Like most 19-year-olds, Mariella Landaverde never worried much about osteoporosis.
"Did not, didn't cross my mind," she said.
But when she took part in a study at Children's Hospital in Los Angeles, she found out her bones were not as strong as they should be.
"It surprised me because I didn't know that my calcium intake and anything that can help my bones was very important," she said.
Poor bone mass now puts her at risk for fractures later. The question researchers asked was if she can prevent problems with vibration therapy.
"What this small amount of vibration does is it stimulates the muscle to enhance the bone," said Vincente Gilsanz, M.D.
Study participants stood on a machine for 10 minutes everyday for a year. The tiny vibrations, invisible to the naked eye, shook up surprising results.
"The young women who were treated like that had considerable more bone and that's... what's also surprising, considerable more muscle," Gilsanz said.
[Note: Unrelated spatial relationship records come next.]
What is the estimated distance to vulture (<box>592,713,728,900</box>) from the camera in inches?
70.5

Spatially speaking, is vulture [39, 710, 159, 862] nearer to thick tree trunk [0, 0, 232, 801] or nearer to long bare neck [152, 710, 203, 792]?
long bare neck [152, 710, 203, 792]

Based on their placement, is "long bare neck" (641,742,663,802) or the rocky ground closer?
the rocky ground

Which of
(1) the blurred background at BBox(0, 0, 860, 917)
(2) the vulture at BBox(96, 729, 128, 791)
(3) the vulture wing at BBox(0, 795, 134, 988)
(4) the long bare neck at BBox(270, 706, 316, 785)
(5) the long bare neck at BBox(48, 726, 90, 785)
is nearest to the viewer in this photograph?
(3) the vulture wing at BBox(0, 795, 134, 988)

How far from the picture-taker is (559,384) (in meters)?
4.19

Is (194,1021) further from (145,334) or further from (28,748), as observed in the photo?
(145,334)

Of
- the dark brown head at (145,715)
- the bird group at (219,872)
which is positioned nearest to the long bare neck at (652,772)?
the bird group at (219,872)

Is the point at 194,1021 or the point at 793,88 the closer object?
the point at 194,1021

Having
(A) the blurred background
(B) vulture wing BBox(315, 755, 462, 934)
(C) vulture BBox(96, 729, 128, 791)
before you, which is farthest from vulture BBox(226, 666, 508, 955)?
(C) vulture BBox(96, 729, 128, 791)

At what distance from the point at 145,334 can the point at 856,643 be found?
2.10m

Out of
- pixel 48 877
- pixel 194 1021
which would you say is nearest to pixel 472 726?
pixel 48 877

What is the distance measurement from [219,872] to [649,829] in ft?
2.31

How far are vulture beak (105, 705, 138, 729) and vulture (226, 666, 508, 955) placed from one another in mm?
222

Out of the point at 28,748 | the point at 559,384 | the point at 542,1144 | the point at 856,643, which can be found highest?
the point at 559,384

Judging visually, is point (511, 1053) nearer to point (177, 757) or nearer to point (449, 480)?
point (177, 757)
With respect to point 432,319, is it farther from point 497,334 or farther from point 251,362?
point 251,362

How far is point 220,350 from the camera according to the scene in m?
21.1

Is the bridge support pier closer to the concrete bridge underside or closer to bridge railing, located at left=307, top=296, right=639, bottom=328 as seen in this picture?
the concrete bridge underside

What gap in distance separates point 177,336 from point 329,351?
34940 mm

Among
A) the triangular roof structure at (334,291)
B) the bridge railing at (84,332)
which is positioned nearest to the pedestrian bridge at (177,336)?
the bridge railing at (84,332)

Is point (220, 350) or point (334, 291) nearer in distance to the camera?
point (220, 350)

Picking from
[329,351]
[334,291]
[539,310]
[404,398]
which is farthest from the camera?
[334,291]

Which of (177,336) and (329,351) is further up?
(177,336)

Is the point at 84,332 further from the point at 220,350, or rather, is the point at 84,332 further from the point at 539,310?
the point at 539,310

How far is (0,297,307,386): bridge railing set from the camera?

The women increased bone in their hips and spine by three percent and adjacent muscle mass by four percent just by standing still
"It feels like a bunch of tickling sensations under your foot," Mariella said.
They're good vibrations that could mean good bone health.
More research is needed on this. It has not yet been determined how much vibration is the safest and most effective for treating weaker bones.
Researchers say beware of some commercial machines that offer to enhance athletic training. They may vibrate too fast and eventually damage bone, muscle and cartilage.